Говоря это, он весь дрожит, как будто у него начался приступ лихорадки.

— Мои дети… Мои бедные девочки… Я все время о них думаю… Дайте мне книгу… Все равно я теперь ни за что не усну…

Я показываю ему свои книги. Он выбирает приключенческий роман и уходит.

После его ухода меня посещают братья Арая.

Судя по фамилии, братья — македонцы. Они служащие министерства иностранных дел. Разыгрывают из себя дипломатов: разговаривают медленно, многозначительно.

Мои бедные стулья кажутся им неподходящими, и они предпочитают стоять. Что ж, эти стулья и в самом деле не похожи на кресла из министерских кабинетов.

— Нас арестовали в министерстве, — говорит старший брат. — За что? Мы ни в чем не повинны. Мы никогда не были легионерами. Никогда не занимались политикой. Мы профессиональные дипломаты. Политика правительства — это наша политика. Устав министерства не позволяет нам иметь собственные политические воззрения.
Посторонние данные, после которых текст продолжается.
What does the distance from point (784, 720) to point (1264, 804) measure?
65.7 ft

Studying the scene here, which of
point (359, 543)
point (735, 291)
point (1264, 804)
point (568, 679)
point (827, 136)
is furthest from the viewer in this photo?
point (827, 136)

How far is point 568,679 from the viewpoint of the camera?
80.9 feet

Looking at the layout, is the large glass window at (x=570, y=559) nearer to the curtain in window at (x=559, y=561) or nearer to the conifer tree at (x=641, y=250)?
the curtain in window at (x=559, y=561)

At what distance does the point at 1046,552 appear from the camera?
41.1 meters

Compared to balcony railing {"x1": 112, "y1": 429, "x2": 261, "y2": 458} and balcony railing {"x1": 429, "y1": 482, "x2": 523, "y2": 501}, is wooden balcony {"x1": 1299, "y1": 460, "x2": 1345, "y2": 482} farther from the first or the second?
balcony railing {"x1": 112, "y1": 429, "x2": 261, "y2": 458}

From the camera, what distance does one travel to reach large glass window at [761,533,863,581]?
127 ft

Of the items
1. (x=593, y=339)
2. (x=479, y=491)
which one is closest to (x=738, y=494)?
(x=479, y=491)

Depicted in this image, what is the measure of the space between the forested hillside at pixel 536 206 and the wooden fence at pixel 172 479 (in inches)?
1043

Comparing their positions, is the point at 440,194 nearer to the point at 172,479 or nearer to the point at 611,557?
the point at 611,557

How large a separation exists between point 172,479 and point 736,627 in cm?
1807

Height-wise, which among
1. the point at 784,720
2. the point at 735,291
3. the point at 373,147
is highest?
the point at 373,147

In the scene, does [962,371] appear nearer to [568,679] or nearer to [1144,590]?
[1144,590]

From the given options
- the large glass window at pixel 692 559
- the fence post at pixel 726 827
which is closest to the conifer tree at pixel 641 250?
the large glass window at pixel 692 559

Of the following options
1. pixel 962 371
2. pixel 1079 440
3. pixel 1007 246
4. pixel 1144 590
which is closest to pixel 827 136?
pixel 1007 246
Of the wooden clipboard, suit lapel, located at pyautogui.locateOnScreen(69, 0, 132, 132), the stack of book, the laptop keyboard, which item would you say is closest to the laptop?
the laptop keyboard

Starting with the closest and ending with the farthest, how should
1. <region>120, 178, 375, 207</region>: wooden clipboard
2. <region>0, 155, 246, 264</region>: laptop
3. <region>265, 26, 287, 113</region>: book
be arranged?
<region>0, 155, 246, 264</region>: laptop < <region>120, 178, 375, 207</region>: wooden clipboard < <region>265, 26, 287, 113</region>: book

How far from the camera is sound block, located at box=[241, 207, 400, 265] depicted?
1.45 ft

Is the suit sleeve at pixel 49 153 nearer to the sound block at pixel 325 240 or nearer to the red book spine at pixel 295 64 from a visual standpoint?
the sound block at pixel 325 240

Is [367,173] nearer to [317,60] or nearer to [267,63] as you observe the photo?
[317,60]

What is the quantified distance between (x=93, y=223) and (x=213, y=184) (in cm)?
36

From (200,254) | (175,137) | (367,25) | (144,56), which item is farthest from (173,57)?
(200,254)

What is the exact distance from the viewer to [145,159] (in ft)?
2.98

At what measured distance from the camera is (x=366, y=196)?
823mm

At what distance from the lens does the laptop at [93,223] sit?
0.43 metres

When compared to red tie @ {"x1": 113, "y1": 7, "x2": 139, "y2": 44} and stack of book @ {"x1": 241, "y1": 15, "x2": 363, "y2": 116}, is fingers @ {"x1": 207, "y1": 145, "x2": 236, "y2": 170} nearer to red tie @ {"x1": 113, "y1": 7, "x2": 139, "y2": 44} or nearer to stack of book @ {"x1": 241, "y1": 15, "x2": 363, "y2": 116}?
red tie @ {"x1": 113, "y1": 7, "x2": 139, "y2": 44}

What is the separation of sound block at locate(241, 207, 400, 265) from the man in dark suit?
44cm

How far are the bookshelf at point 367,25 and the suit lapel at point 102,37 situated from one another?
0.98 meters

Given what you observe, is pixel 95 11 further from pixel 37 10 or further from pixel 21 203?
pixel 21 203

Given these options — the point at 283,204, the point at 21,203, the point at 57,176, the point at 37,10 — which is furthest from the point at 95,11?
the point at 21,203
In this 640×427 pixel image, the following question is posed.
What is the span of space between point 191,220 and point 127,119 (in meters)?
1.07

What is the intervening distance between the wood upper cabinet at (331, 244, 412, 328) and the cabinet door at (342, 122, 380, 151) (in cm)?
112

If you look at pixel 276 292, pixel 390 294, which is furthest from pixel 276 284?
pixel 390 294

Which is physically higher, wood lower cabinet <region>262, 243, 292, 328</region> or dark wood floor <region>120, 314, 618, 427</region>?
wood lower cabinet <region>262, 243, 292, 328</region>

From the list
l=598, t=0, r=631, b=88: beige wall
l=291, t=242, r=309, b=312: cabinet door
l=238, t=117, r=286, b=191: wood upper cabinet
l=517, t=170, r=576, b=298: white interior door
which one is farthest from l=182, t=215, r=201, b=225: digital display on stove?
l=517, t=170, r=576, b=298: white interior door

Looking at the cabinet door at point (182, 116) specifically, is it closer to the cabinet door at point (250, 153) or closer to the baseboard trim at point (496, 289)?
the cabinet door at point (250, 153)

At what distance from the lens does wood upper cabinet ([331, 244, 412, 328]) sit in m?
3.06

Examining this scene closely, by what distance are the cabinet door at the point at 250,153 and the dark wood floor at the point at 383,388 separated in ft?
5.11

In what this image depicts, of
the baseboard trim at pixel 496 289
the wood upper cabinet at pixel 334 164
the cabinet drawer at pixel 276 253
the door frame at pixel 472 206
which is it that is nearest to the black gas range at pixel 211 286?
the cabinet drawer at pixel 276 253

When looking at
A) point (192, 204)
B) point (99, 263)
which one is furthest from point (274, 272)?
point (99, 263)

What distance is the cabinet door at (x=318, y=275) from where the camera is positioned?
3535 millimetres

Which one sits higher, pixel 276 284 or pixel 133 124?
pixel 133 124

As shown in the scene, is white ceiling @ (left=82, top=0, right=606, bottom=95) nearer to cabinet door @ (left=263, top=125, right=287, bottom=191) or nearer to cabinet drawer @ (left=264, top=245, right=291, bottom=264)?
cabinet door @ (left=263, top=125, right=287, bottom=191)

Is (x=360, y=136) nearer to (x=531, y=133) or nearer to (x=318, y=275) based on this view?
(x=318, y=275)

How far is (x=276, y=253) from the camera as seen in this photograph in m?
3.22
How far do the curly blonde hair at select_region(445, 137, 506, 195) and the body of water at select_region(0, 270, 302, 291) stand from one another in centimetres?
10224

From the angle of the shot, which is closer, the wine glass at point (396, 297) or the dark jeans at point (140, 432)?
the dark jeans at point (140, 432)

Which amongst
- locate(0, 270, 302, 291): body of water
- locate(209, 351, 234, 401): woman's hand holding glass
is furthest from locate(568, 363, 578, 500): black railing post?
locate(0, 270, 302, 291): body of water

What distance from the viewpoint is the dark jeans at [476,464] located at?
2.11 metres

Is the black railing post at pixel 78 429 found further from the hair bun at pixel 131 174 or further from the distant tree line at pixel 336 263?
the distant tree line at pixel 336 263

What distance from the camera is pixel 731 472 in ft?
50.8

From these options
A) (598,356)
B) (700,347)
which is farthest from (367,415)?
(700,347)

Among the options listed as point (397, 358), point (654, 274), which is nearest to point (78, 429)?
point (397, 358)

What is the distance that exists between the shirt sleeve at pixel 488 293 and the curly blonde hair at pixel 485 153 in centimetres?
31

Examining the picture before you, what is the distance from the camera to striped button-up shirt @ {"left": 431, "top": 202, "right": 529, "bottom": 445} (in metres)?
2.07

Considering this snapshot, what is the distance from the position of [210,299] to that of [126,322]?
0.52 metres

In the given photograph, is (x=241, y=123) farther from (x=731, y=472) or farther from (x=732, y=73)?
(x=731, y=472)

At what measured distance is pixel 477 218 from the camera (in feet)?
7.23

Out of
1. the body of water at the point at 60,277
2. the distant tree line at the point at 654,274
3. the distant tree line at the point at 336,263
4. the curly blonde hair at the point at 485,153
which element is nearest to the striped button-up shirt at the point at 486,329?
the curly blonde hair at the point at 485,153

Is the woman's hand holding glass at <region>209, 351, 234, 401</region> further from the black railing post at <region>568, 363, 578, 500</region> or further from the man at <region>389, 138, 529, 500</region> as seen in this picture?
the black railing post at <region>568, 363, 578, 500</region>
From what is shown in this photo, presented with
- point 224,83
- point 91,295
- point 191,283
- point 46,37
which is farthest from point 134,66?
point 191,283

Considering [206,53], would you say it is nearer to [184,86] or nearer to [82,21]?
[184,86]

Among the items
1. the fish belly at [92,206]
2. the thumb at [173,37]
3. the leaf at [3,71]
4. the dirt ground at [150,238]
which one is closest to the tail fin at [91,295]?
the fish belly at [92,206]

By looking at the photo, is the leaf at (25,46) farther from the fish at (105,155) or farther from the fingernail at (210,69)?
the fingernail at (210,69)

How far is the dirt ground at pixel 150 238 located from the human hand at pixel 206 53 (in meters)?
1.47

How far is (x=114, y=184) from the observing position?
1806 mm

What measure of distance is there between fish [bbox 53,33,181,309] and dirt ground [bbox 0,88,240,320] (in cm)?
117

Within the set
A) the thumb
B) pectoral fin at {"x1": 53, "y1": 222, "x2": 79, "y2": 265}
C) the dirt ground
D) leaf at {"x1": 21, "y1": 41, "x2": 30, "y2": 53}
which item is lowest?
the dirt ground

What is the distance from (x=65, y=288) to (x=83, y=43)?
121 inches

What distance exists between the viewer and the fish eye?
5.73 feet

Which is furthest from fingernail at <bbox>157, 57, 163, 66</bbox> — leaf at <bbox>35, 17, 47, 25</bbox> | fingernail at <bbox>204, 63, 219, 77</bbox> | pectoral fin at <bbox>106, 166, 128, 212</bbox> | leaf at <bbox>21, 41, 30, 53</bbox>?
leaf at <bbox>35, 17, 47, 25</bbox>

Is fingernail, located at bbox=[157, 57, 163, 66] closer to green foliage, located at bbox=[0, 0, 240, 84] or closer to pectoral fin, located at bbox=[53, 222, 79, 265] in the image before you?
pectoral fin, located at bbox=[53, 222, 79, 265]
Мы находимся на государственной службе и должны подчиняться уставу. Наверное, кто-то написал на нас ложный донос. Кто-нибудь из тех, кто нам завидует. Будьте спокойны, мы здесь долго не останемся! Несколько дней, и все выяснится. Уж тогда мы обязательно дознаемся, кто написал на нас донос, и потребуем у него удовлетворения по всем правилам кодекса чести. Мы никогда не отступали от кодекса чести.

Меня развлекло напыщенное и глупое самодовольство братьев Арая. Меня всегда забавляли люди напыщенные и склонные к декламации. И я немедленно начинаю им подыгрывать:

— Уважаемые господа, я очень сожалею, что не имел чести лично знать вас раньше. Поверьте, я совершенно счастлив, что мы с вами познакомились, хотя и при несколько печальных обстоятельствах. Очень прошу вас снять пальто и оказать мне честь выпить у меня по чашечке кофе.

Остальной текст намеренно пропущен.